Le sous-titre de l'ouvrage -Comment une poignée d'initiés siphonne le pétrole africain - délimite le propos. La palme de la "kleptocratie" revient au président congolais Denis Sassou Nguesso, qui a détourné près d'1 milliard de dollars de revenus pétroliers entre 2002 et 2005. Ce qui ne l'empêche nullement, à la tribune des Nations unies, de tancer les pays riches appelés à faire montre de plus de solidarité et de générosité envers l'Afrique! Jolis accessits décernés à deux prétendants très méritants : l'ancien n°1 du Nigeria, le dictateur Sani Abacha, qui a consciencieusement vidé les coffres de la Banque centrale d'Abuja entre 1993 et 1998, ainsi qu'au "doyen des chefs d'Etat africains", l'inénarrable Omar Bongo, dont la longévité au pouvoir -il règne à Libreville, capitale de "l'émirat" gabonais, depuis novembre 1967- n'a d'égale que la prodigalité légendaire pour ses hôtes étrangers de marque.
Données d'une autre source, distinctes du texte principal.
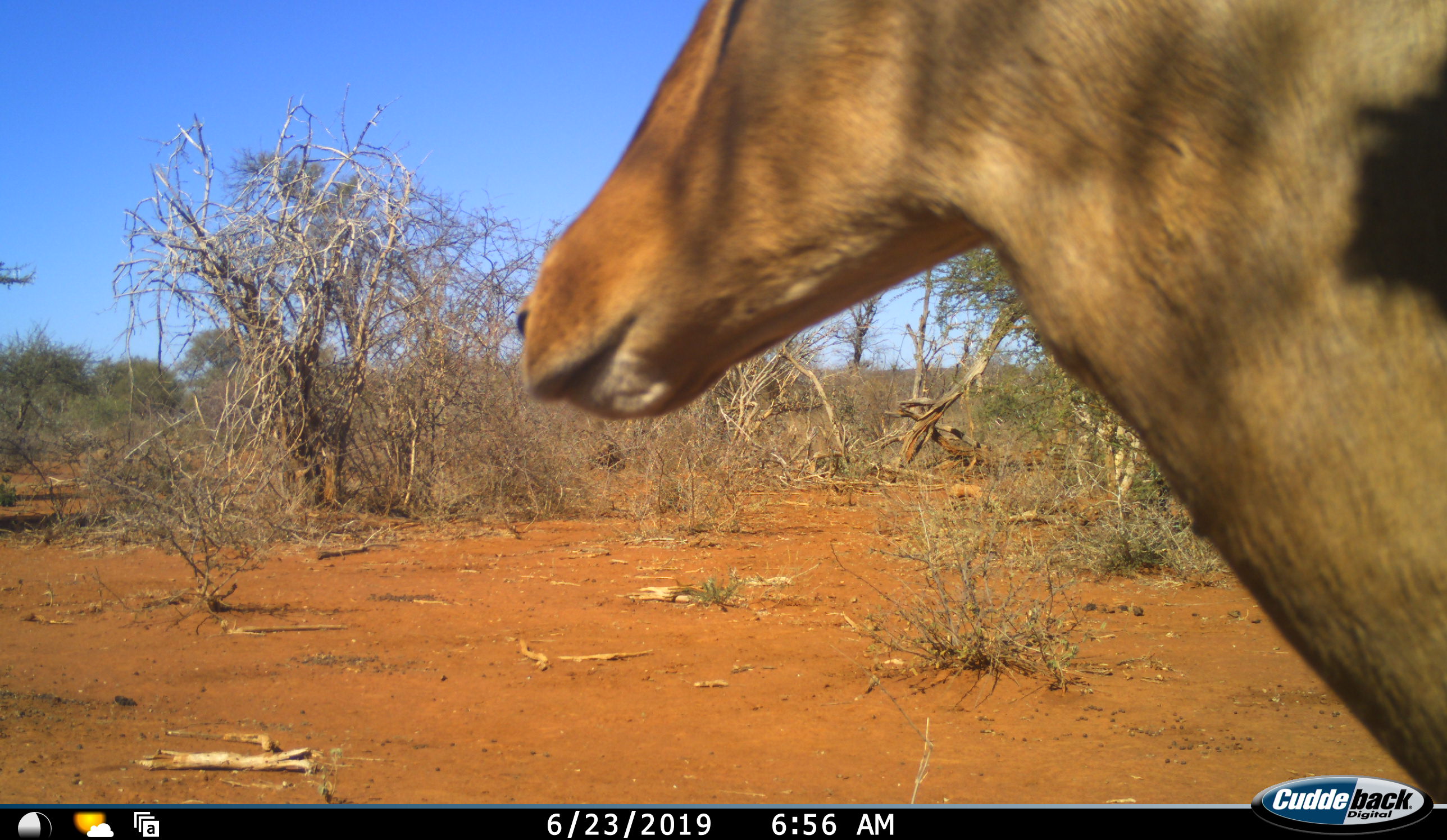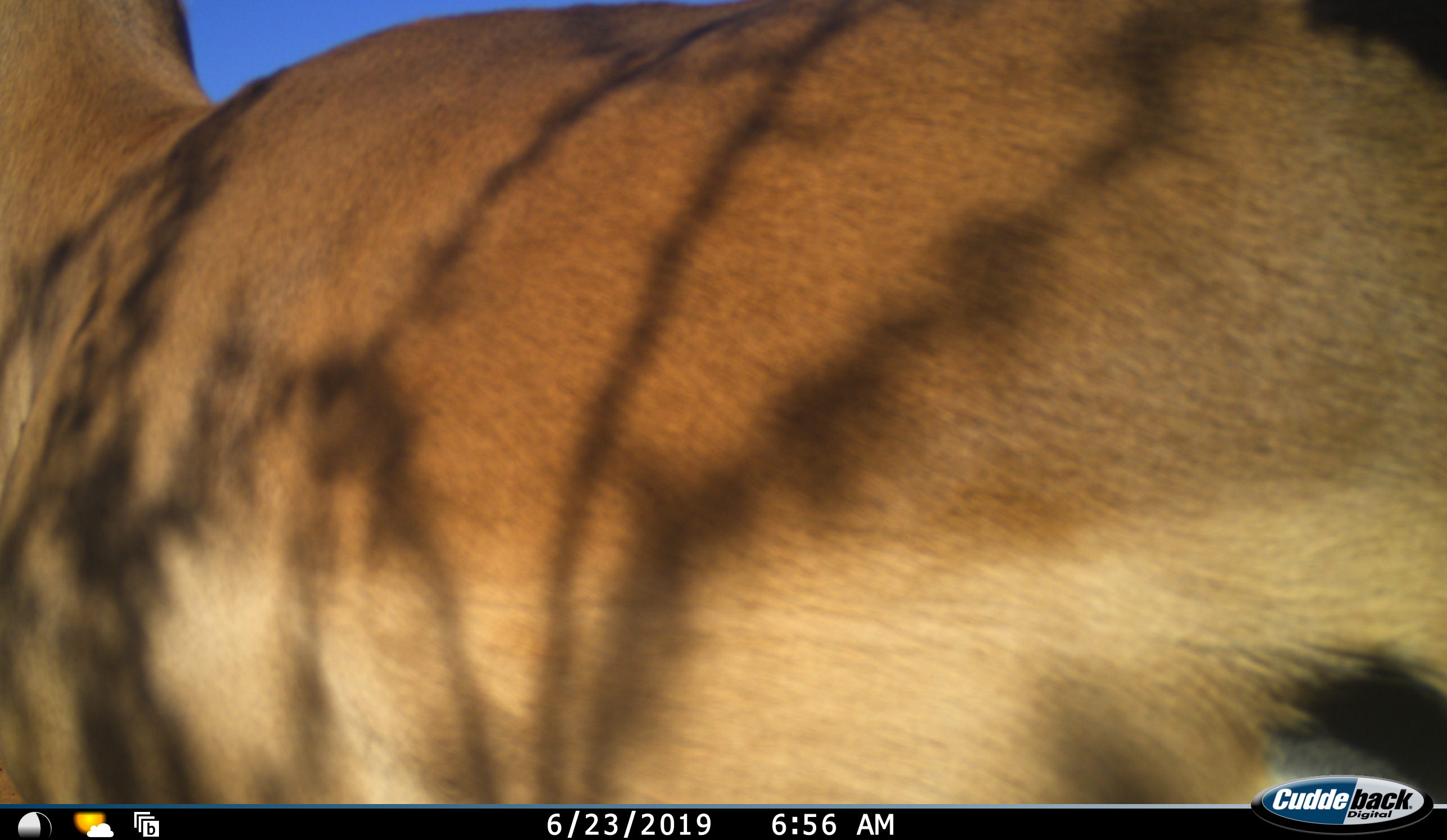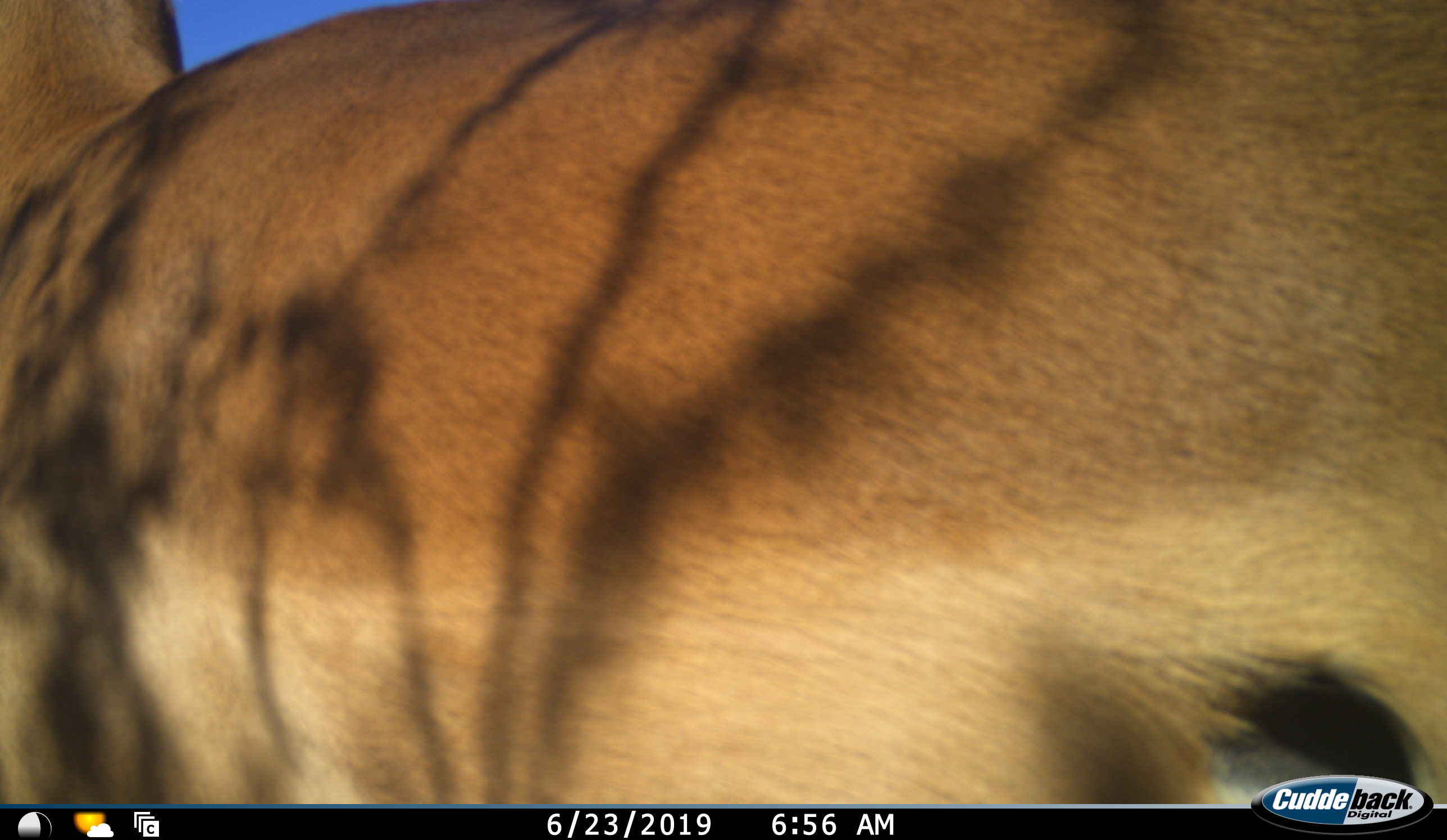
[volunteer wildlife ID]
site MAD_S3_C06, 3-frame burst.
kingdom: Animalia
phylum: Chordata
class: Mammalia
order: Artiodactyla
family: Bovidae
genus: Aepyceros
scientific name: Aepyceros melampus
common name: impala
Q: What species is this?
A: Impala (Aepyceros melampus).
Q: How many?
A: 1.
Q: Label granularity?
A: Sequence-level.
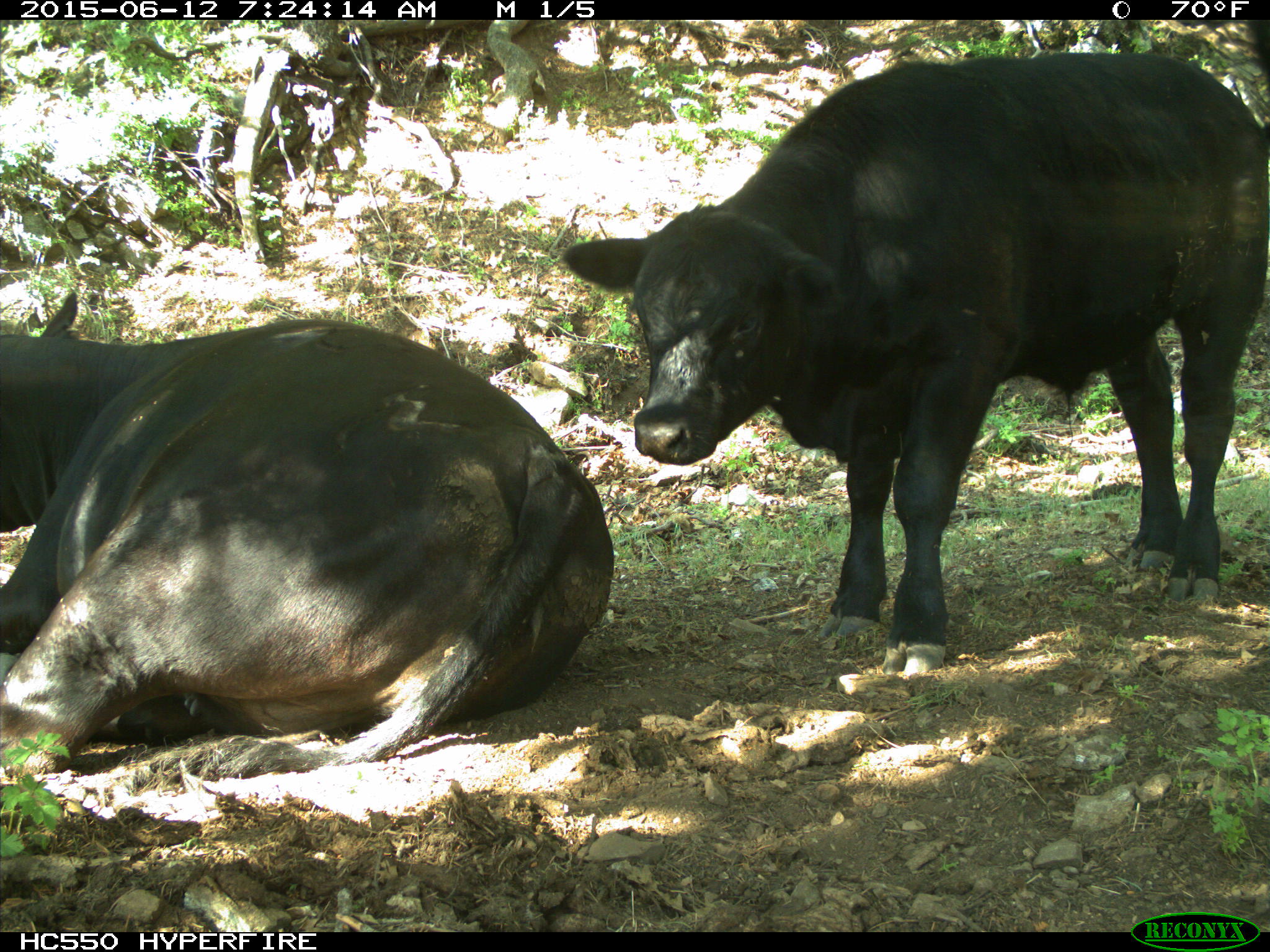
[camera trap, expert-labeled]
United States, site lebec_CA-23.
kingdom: Animalia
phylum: Chordata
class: Mammalia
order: Artiodactyla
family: Bovidae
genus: Bos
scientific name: Bos taurus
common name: domestic cow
L'auteur, journaliste à La Tribune, reprend à son compte la campagne de l'ONG britannique Global Witness : "Publiez ce que vous payez!". "Tant que les pays industrialisés, conclut-il, ne contraindront pas leurs compagnies pétrolières et minières à rendre public ce qu'elles versent aux Etats africains, tous les beaux discours en faveur du continent ne devront être pris que pour ce qu'ils sont : de la poudre aux yeux destinée à maintenir le statu quo et à poursuivre le pillage. "

Alternatives Internationales, n°33, page 77 (12/2006)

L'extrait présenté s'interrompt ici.